Oscar and Cynthia were twins and they both died the same year.
The Bowman branch of my tree is very small because I have hit a brick wall. My great grandfather Charles Bowman used an alias and my grandmother Rebecca Stanton was born out of wedlock. That pretty much brings me to a halt but I keep looking. I never asked my grandfather anything about his parents because they had been dead for awhile before I was born.

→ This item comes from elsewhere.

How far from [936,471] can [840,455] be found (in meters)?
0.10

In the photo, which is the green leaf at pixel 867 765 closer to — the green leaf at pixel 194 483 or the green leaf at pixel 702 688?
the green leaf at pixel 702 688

OSCAR BOWMAN my grandfather married REBECCA STANTON and they had nine children together.
Edna Bowman 1908-1966
Hazel Bowman 1909-
Carletta Bowman 1910-1997 ***My mother married Ben Cates Goode
Ruth Bowman 1912- she married Joe Townsend
William Preston Bowman 1913-1973
Floyd Bowman 1914-1986 Gladys Bowman
Steve Ellis Bowman 1918-1967 he married Ruth Bowman
Billy Pearl Bowman 1921-2003she married Henry Sripling
Leona Christine Bowman 1928-2005 she married Earnest Thomas
I remember going to my grandpa and grandma Bowman’s house ad they had no electricity or running water and we had to go to the outhouse to use the bathroom. They were farmers of sorts but just enough to get by. We would sleep upstairs on beds that had what was called straw tics, that was a stripped fabric filled with straw that would serve as a mattress. I can remember helping grandma churn butter and then she would put them into wooden molds to harden in the spring house. breaking beans was a thing that we all did together sitting on the back porch. Memories of that house are vague because I was very young. Then I remember that my grandma became ill and moving to Detroit, Michigan so that her daughters who lived there could care for her. After that grandpa moved into a mobile home and became a gardener for a very prominent attorney in town and worked there until he was up in years. My aunts would come home in the summer and bring grandma but I don’t know that she ever saw grandpa again. She passed a few years later and was brought back to Knoxville, TN to be buried.
My fondest memory of my grandpa was that he played the banjo and all of us kids would sit around and sing. Now that I am older I wished I had asked him to tell us stories about his childhood and his mother and daddy.